Pull out every one of the lines below word for word, leaving out any picture.
# # # # # # #
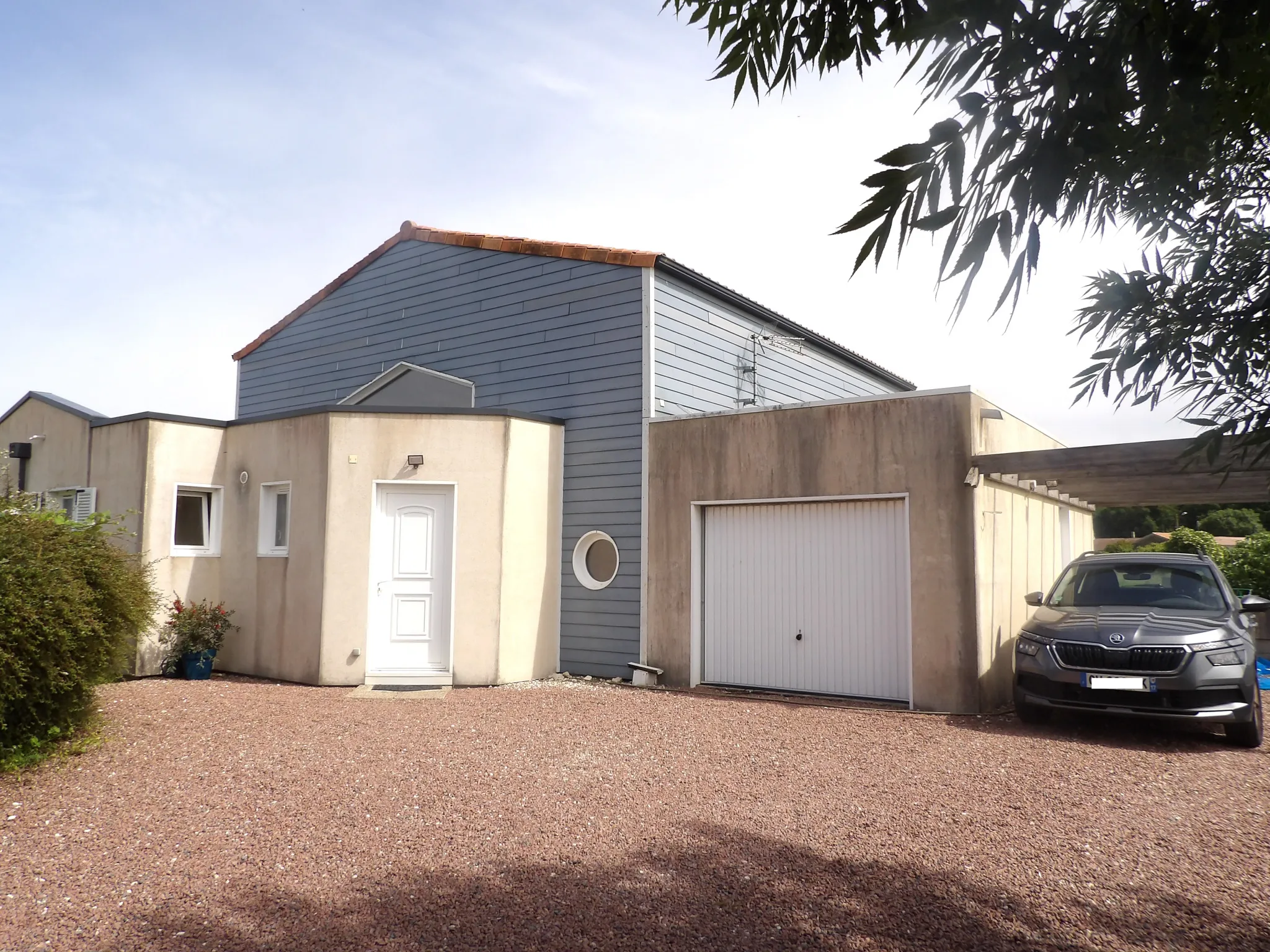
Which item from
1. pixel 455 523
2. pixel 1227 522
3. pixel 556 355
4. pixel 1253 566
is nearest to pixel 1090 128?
pixel 455 523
# # # # # # #
**EXPECTED ANSWER:**
Which item from
1. pixel 455 523
2. pixel 1227 522
3. pixel 556 355
4. pixel 1253 566
is nearest to pixel 1090 128?
pixel 455 523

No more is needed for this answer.